== 本文抜粋 ==
- - - - - - -

環境省は全国各地で1,000 か所程度のサイトを設定し、長期間に渡ってシギチドリの渡来数をモニタリングしています。2004年秋と2019年秋の調査記録から、大阪の干潟に渡来する可能性のあるシギチドリの中から希少種が15年間にどう変遷したか、大阪市内の干潟に渡来してきたアオアシシギの飛び出しと一緒に紹介しましょう。
全国のモニタリングサイトで2004年秋に最も渡来数が少なかったのはコシャクシギ0、次がカラフトアオアシシギ2、三番目がヘラシギ14です。この3種の15年後(2019年秋)の渡来数は、コシャクシギ、ヘラシギが共に0、カラフトアオアシが5。
コシャクシギ、ヘラシギの大阪市内への渡来はもはや絶望的ですが、カラフトアオアシだけがかろうじて増えていて、去年も1羽が大阪市内で観察されています。
2004年秋に渡来数が少なかったのはサルハマシギ14、オオハシシギ18、ツルシギ29の順でした。その15年後の渡来数は、サルハマシギ9、オオハシシギ3、ツルシギ21。
サルハマが減少し、オオハシシギは激減、ツルシギを含めた3種を大阪で観察できる機会は殆ど絶望的な状況です。

- - - - - - -

== 表示行 ==
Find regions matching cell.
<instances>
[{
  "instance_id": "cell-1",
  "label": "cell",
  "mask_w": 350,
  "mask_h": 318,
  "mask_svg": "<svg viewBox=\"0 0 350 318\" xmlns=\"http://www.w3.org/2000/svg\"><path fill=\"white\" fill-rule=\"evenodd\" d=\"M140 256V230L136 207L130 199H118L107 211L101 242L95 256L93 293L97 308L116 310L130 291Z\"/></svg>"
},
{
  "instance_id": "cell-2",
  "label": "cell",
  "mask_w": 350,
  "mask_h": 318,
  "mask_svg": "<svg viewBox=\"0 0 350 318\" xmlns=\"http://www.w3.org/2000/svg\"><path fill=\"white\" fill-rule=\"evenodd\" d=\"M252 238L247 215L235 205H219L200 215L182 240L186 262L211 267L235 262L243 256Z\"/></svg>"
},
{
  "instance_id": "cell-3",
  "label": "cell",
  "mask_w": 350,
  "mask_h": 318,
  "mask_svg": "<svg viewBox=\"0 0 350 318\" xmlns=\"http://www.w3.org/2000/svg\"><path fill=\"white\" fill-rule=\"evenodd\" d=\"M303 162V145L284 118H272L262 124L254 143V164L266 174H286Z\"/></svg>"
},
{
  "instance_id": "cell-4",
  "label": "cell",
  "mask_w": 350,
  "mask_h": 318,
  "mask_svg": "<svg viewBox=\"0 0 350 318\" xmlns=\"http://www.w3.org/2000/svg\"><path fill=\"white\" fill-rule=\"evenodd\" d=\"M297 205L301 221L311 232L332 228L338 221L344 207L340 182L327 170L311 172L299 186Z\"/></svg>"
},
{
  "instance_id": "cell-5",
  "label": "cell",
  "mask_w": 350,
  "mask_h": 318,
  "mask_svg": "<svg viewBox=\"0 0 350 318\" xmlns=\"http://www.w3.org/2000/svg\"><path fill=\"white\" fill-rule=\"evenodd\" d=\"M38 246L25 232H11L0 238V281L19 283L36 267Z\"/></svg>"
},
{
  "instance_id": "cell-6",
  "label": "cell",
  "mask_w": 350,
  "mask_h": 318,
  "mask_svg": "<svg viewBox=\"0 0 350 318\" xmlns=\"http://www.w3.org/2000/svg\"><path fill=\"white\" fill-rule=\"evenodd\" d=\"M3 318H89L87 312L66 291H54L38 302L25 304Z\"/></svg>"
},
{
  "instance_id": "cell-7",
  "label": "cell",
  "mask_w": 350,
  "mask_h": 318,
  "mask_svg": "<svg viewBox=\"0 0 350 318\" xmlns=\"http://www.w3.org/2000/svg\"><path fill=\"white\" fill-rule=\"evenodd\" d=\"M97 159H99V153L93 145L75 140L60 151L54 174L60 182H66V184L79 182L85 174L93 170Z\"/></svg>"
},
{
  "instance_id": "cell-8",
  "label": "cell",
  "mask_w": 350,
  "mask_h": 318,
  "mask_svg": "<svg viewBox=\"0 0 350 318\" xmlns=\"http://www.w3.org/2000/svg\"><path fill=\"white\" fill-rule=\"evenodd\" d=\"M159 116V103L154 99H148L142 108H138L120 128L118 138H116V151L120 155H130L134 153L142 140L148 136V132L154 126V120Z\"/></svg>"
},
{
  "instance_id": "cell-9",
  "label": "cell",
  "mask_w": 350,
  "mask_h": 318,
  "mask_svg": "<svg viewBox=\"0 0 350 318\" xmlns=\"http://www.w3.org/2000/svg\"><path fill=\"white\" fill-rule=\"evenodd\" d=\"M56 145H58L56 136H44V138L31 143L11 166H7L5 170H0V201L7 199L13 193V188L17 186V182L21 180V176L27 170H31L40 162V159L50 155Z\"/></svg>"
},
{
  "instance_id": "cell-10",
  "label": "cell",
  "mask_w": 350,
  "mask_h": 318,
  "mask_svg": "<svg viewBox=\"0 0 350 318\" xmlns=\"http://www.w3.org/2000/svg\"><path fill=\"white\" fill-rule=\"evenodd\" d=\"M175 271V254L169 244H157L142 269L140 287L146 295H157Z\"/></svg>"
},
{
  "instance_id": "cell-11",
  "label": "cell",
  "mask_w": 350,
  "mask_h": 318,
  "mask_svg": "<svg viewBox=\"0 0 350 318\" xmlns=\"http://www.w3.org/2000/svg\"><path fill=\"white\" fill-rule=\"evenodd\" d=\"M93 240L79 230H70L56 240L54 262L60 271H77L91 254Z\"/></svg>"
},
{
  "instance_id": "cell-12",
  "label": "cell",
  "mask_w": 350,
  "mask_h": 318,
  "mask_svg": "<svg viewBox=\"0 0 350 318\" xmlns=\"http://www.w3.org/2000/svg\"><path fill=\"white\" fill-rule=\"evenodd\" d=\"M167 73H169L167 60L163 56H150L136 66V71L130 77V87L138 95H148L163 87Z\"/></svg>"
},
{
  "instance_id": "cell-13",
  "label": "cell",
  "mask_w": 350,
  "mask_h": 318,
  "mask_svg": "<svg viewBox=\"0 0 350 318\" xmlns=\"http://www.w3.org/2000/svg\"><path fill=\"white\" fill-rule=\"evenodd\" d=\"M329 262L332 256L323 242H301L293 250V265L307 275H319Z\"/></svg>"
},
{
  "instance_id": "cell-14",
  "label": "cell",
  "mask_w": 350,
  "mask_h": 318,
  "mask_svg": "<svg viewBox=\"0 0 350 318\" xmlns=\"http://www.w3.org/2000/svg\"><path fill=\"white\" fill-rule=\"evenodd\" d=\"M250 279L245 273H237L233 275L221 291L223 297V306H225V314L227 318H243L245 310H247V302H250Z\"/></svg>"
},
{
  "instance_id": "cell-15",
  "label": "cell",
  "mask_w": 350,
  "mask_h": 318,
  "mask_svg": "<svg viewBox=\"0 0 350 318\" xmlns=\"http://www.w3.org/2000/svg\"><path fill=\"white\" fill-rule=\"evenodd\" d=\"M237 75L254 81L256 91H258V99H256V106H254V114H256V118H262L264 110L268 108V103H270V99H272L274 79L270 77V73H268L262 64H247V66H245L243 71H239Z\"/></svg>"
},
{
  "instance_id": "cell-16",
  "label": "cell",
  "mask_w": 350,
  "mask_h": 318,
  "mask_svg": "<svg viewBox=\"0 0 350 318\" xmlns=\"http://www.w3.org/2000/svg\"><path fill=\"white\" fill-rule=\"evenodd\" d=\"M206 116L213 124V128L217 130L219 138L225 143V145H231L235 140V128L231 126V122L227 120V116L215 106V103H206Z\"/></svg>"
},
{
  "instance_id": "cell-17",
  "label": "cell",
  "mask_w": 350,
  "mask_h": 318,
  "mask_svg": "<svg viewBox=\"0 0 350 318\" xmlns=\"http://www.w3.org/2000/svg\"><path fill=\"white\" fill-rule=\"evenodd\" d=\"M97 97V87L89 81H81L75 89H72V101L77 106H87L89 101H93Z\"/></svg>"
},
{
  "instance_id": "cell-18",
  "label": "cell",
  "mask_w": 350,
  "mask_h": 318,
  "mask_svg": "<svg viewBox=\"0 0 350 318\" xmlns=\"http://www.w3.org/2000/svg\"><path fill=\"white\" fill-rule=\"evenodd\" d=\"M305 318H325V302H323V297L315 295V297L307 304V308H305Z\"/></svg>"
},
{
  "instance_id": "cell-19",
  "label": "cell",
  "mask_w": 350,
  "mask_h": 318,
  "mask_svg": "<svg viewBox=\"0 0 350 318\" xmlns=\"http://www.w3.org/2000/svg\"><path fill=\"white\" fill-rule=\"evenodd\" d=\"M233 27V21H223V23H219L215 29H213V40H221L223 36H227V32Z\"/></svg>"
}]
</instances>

- - - - - - -

== 作業内容 ==
次の1.〜3.が本文の内容と合っているか、それぞれ「はい」か「いいえ」で答え、判断の根拠となる本文の語句をそのまま引用してください。
1. 全国のモニタリングサイトにおけるカラフトアオアシシギの秋の渡来数は、2019年のほうが2004年より多い。
2. 全国のモニタリングサイトにおけるオオハシシギの秋の渡来数は、2019年のほうが2004年より多い。
3. 環境省が全国に設定しているモニタリングサイトは100か所程度である。

== 解答 ==
1. はい。「次がカラフトアオアシシギ2」「カラフトアオアシが5」
2. いいえ。「オオハシシギ18」「オオハシシギ3」
3. いいえ。「1,000 か所程度のサイトを設定し」